Title + Main Idea

Our project aims to re-implement a SOTA latent space representation learning algorithm for graphs, DeepWalk. It is the very first model that applies Deep Learning to network science, which successfully proves that DL is a promising direction in the field of network science. We want to dive deep into this pioneering model to see how it is designed, and apply it to real-world problems, such as account classification for Facebook pages, link prediction-based user/content recommendation, large-scale graph visualization, etc.

Who

Nan Gao (ngao), Yiwen Chen (ychen485), Hangyu Du (hdu17)

Introduction

We are implementing an existing paper called Deepwalk. DeepWalk is a two-stage algorithm that aims to learn social representations of a graph’s vertices by modeling a stream of random walks. Here, social representation refers to features of the vertices that capture the neighborhood similarities and communities. The resulting outcome of the model is low-dimensional embeddings for each node, which can be used to perform multiple tasks such as node classification, link prediction, community detections, etc. The problem is an unsupervised learning problem because we do not know the word embeddings or the latent representations of nodes beforehand.

Related Work

We are aware of another random walk-based graph learning model, Node2vec. It was introduced in 2016, about 2 years after DeepWalk. The main difference is that Node2vec takes edge weight into consideration when performing random walks. Also, it has two bias hyperparameters to help control how we want to explore the graph (exploitation vs. exploration). On the contrary, DeepWalk only works on unweighted graphs, but it still yields pretty good results in many cases. This motivates us to dive deeper into DeepWalk.

Implementations of DeepWalk: https://github.com/phanein/deepwalk/ https://dsgiitr.com/blogs/deepwalk/

Data

We are using datasets from this GitHub repository. Specifically, we will choose datasets that capture the social relationships or interest groups for the community detection problem. Moreover, we will choose datasets that are relatively small in size to reduce processing time.

E.g.

“Facebook Large Page-Page Network”

It contains data about Facebook page networks of four categories: politicians, governmental organizations, television shows, and companies. The number of nodes in this dataset is 22,470.
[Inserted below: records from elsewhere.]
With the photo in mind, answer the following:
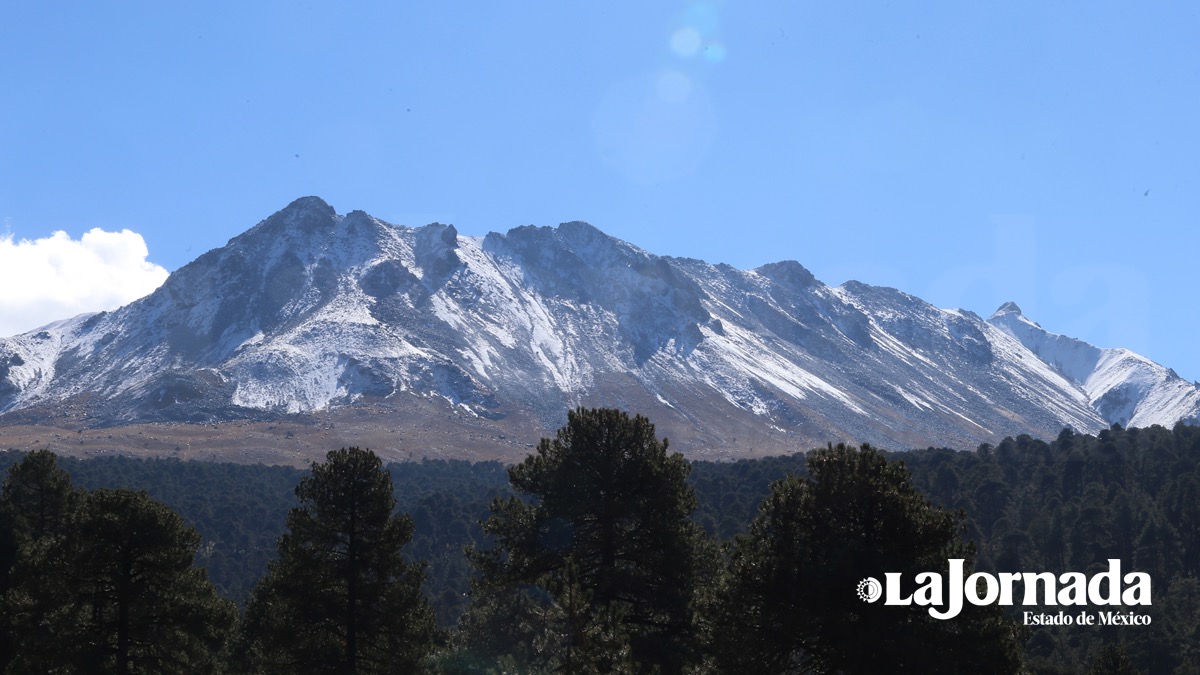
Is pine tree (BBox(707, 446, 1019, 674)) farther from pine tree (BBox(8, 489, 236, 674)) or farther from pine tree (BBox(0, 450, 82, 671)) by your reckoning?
pine tree (BBox(0, 450, 82, 671))

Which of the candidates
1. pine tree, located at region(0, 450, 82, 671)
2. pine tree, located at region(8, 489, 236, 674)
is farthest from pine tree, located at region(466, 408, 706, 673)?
pine tree, located at region(0, 450, 82, 671)

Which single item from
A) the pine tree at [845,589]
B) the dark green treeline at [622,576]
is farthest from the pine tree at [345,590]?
the pine tree at [845,589]

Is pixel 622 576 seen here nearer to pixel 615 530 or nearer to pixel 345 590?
pixel 615 530

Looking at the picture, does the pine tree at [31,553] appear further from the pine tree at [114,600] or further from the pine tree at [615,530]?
the pine tree at [615,530]

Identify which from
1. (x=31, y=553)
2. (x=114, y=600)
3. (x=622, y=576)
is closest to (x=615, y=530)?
(x=622, y=576)

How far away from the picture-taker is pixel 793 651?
929 inches

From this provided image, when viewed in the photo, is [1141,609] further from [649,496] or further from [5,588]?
[5,588]

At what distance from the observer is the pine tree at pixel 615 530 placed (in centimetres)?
3038

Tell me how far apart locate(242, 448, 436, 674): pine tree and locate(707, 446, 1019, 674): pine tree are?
12471mm

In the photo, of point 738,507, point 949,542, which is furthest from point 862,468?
point 738,507

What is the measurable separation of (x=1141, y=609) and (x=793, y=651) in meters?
68.7

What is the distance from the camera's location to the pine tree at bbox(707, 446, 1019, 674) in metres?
22.4

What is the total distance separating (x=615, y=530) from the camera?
31.8m

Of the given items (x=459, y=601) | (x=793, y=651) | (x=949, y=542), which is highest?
(x=949, y=542)
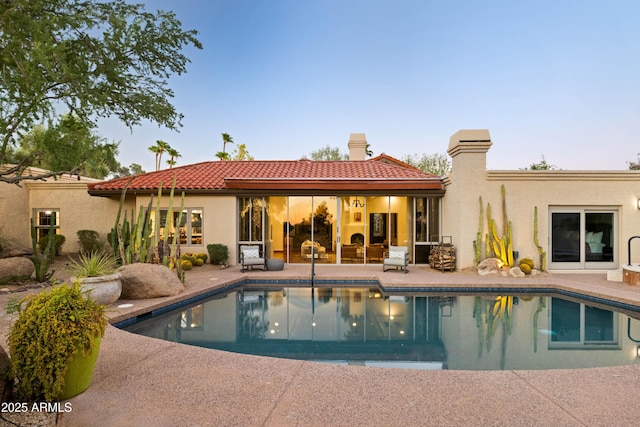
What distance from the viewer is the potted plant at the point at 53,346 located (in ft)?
9.59

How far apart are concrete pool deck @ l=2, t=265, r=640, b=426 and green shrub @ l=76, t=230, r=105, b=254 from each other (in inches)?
477

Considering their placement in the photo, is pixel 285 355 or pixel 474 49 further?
pixel 474 49

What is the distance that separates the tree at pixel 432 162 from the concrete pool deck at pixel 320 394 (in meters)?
37.2

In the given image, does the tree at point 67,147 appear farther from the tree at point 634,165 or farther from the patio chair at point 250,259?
the tree at point 634,165

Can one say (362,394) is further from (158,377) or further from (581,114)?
(581,114)

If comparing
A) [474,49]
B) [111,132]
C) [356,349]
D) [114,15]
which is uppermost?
[474,49]

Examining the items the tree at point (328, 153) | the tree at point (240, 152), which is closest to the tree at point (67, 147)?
the tree at point (328, 153)

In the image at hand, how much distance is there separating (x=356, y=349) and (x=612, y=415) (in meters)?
3.65

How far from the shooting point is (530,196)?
42.5 ft

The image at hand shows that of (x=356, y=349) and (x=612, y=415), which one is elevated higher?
(x=612, y=415)

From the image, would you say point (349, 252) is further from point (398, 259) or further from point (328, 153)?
point (328, 153)

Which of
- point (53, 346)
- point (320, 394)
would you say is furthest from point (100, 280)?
point (320, 394)

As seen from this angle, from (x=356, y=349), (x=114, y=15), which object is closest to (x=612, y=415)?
(x=356, y=349)

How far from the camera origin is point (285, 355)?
5863 millimetres
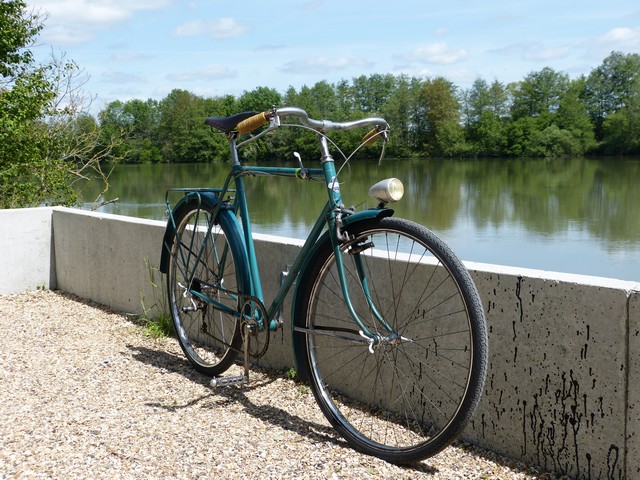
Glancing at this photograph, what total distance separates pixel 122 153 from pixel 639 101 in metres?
61.2

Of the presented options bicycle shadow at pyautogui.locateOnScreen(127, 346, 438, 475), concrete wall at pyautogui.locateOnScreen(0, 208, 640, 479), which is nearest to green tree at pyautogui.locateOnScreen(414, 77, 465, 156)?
bicycle shadow at pyautogui.locateOnScreen(127, 346, 438, 475)

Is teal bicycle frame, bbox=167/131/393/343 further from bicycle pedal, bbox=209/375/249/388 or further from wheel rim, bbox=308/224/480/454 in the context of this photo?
bicycle pedal, bbox=209/375/249/388

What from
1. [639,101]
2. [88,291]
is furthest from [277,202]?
[639,101]

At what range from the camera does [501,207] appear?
3575 cm

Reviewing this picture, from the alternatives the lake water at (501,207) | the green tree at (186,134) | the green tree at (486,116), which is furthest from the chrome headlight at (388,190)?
the green tree at (486,116)

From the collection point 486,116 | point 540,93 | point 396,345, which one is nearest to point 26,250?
point 396,345

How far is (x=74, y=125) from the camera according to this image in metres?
14.0

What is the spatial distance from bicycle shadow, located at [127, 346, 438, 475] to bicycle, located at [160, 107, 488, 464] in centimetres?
9

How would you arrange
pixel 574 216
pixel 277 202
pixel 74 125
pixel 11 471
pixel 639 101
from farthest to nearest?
pixel 639 101, pixel 277 202, pixel 574 216, pixel 74 125, pixel 11 471

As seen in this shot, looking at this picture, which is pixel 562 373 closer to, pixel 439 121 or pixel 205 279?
pixel 205 279

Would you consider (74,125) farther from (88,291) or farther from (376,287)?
(376,287)

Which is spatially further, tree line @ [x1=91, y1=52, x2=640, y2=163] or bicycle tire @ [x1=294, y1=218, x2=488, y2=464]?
tree line @ [x1=91, y1=52, x2=640, y2=163]

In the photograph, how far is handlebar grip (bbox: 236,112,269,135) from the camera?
128 inches

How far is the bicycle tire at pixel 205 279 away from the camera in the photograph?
3.91 metres
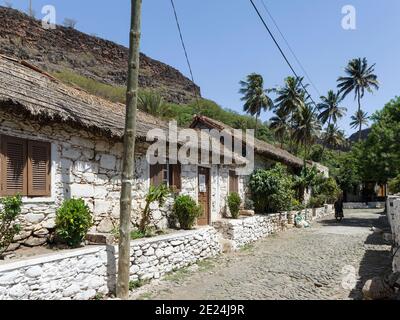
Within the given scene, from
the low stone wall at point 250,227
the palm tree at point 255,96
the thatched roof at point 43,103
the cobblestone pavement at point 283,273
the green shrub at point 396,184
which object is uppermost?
the palm tree at point 255,96

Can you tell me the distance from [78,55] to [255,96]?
85.0 feet

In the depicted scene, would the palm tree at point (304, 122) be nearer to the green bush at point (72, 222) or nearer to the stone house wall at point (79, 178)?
the stone house wall at point (79, 178)

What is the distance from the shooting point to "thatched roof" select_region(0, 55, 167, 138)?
6.63 meters

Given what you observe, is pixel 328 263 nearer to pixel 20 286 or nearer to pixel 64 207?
pixel 64 207

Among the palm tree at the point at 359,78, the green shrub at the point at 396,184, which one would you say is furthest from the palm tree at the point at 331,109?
the green shrub at the point at 396,184

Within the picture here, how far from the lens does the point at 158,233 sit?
959 centimetres

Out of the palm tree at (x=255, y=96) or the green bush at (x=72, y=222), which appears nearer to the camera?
the green bush at (x=72, y=222)

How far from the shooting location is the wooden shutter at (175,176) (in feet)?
37.9

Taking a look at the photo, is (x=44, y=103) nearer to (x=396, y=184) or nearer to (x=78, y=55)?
(x=396, y=184)

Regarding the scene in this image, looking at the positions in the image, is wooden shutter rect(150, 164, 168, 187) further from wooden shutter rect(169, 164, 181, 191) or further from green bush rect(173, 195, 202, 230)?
green bush rect(173, 195, 202, 230)

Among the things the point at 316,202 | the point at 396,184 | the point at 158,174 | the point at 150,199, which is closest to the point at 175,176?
the point at 158,174

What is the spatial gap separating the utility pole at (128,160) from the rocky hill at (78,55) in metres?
38.4

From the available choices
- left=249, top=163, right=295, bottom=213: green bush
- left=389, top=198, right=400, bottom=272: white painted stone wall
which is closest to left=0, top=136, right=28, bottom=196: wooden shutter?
left=389, top=198, right=400, bottom=272: white painted stone wall
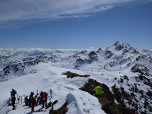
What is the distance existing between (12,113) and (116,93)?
24716 mm

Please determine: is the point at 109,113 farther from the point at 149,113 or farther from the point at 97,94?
the point at 149,113

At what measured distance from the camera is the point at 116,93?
25.9 metres

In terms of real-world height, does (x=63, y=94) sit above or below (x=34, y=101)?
below

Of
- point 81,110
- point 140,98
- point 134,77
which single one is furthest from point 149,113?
point 81,110

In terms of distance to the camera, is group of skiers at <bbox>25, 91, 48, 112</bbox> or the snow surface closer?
the snow surface

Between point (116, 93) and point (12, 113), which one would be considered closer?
point (12, 113)

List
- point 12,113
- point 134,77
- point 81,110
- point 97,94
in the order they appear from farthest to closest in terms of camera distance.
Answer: point 134,77 < point 97,94 < point 12,113 < point 81,110

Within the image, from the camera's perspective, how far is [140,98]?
2603 cm

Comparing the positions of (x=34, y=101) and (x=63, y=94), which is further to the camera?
(x=63, y=94)

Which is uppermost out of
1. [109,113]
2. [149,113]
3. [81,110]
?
[81,110]

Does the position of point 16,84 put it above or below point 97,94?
below

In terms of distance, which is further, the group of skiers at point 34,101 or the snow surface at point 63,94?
the group of skiers at point 34,101

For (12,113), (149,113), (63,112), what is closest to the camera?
(63,112)

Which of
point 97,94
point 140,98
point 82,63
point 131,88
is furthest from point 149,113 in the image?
point 82,63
“Wikipedia Article Networks”

it contains data from the English Wikipedia, representing the page-page networks on 3 topics: chameleons, crocodiles, and squirrels. The number of nodes in this dataset is 19,109.

Methodology

DeepWalk employs two steps. The first step is to discover the neighborhoods for nodes in the graph. To do so, we generate multiple random walks starting from each node in the graph and store them as sequences of word tokens.

The second step is to feed random walk results into a Word2Vec (SkipGram) model. Embeddings for each word token are learned to maximize the similarity among words that appear in the same window because words that occur in the same window tend to have similar meanings (key assumption).

Lastly, DeepWalk outputs the low-dimensional embeddings for each node as the outcome, which can be used to perform multiple tasks such as node classification, link prediction, community detections, etc.

Implementation Details

Random walk

A single random walk process begins by choosing a node to start, and randomly selecting a node from its neighbors as the next node to traverse. The process stops when a fixed length of nodes has been visited from the start node. For each node in the graph, we repeat the single random walk process 10 times and store the results. In terms of hyperparameters, we generate 10 random walks for each node in the graph and set the walk length to 10.

Word2Vec

The random walks generated from the previous step are then fed to a Word2Vec (SkipGram) model, where walks are treated like sentences. Nodes are used as equivalents to words, which are fed into the model in a sliding window. The model tries to predict the next node in the walk, and in the process learns a reasonable embedding matrix that assigns closer embedding to similar nodes.

Metrics

We measure the performance of the model by doing binary/multi-class node classification tasks on our datasets and compare the result of DeepWalk with a few other graph representation learning algorithms as our baseline methods The authors of the paper quantified the results of their model by comparing its macro-F1 and micro-F1 scores with those of other baselines methods. F1 scores are a measure of a model’s accuracy in binary classifications. The baseline methods that the authors used are SpectralClustering, Modularity, EdgeCluster, wvRN, and Majority. Our base goal is to be able to implement random walk and the Word2Vec (SkipGram) model correctly and compare the F1 scores for one data set e.g. “Wikipedia Article Networks”. Our target goal for the model is to yield better results than our baseline methods. Our stretch goal is being able to apply the model onto a second data set e.g. “Facebook Large Page-Page Network” and also yield better results than our baseline methods.

Results

Node classification & Visualization

After obtaining the embeddings for each node in the graph, we performed a multi-class node classification task to test the performance of our model. We trained an MLP classifier with a single hidden layer to classify embeddings into the predefined four categories. 80% of the data are used for training, and 20% of the data are reserved for the test set. We achieved a weighted average of 92%.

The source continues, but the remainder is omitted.